[ENTNOMMENER TEXT]
Als sie endlich rekapituliert, sich in ihr Schicksal fügt und beim Milchmann in den Lieferwagen steigt; als er die Führung über sie und ihr Leben in wenigen Worten übernimmt, empfand ich das tatsächlich als Erleichterung ! Völlig verrückt, ich weiß!
Dieses Buch ist erstaunlich…
Aber aus Vielleicht-Freund werde ich nicht so recht schlau. Warum war er so bemüht um sie, wenn er doch eher in Chefkoch verliebt ist? Oder hat sie das falsch interpretiert und auch Vielleicht-Freund hat sich einfach nur der fordernden Liebe Chefkochs hingegeben? So wie sie es letzten Endes mit dem Milchmann geschehen lässt…
Ja, ich habe auch über darüber nachgedacht, warum diese zwei Männer eigentlich Milchmann heissen. Der eine ist der “gute”, der andere der " böse", ( mal ganz platt formuliert). Sollen sie “einfach” Antagonisten sein, um verschiedene Seinsformen des Mannes darzustellen oder steckt da noch mehr dahinter?

[AUFGABE]
Beantworte kurz diese Fragen zum Text:
(a) In was steigt sie beim Milchmann ein?
(b) In wen ist Vielleicht-Freund eher verliebt?
(c) Worüber wurde bei den zwei Männern nachgedacht?
Für die Antworten zählt nur der Text.

[AUSZÜGE DER DATEN]
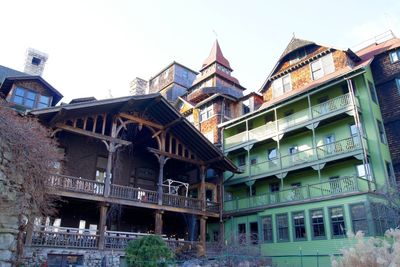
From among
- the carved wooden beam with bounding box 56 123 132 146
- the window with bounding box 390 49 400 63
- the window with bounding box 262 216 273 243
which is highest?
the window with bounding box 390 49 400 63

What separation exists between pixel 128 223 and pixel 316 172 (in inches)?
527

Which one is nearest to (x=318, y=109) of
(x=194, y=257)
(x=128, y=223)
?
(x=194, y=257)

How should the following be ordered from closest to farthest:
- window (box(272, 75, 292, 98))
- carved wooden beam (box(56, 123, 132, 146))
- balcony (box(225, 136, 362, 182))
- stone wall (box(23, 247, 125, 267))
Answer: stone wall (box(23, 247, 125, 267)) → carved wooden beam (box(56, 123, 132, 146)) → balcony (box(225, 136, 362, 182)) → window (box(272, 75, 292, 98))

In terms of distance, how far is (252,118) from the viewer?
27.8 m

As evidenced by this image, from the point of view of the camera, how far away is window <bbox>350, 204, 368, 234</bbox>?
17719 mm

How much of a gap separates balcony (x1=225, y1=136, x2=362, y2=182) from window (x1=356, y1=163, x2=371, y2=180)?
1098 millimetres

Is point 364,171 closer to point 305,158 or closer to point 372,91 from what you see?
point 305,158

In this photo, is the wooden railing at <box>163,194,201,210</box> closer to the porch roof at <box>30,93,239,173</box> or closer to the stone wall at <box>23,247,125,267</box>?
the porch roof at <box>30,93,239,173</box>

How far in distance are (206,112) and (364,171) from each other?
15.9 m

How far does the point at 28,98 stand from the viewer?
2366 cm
--
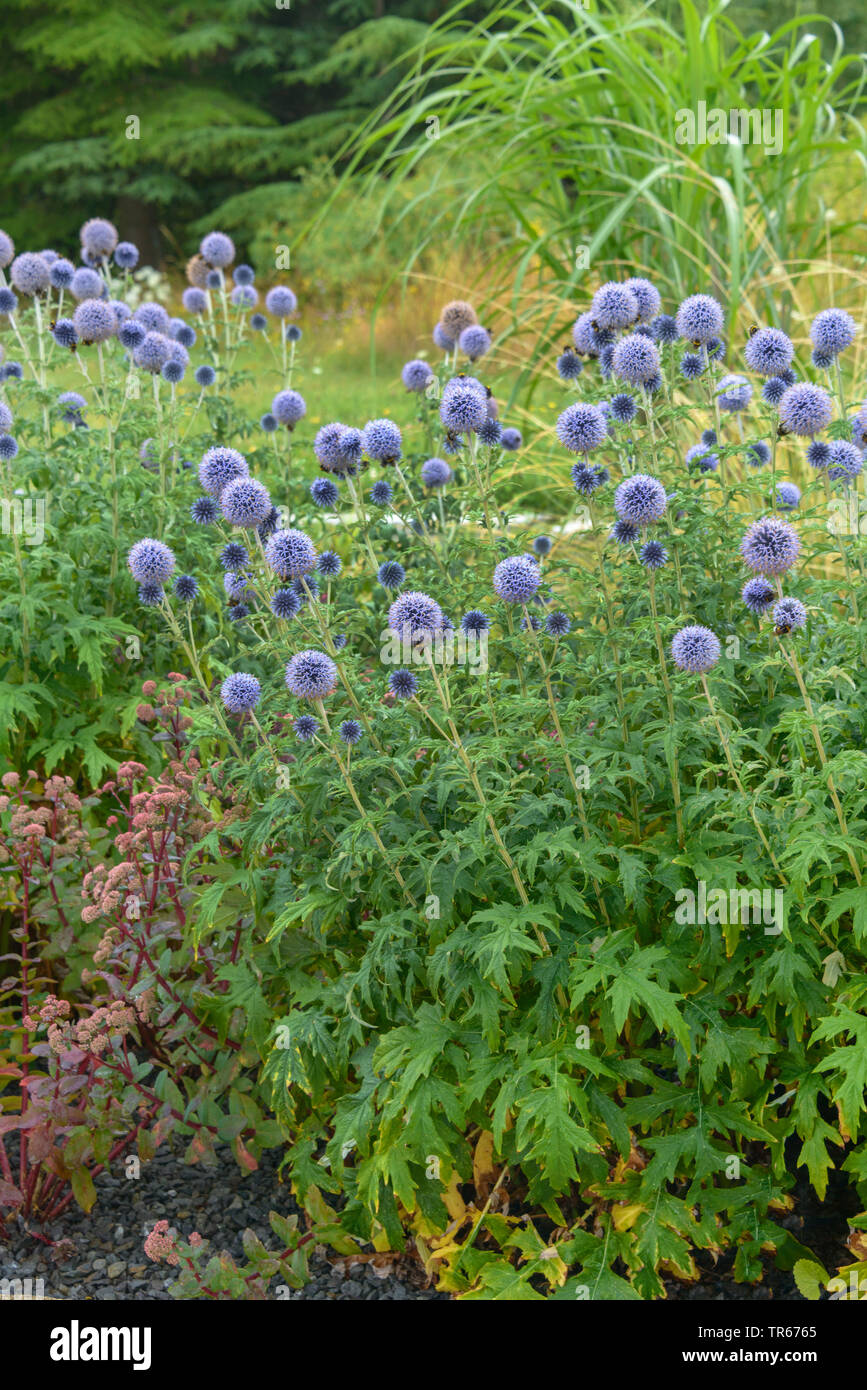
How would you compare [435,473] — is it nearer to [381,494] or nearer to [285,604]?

[ANTWORT]
(a) In den Lieferwagen.
(b) In Chefkoch.
(c) Darüber, warum diese zwei Männer eigentlich Milchmann heißen.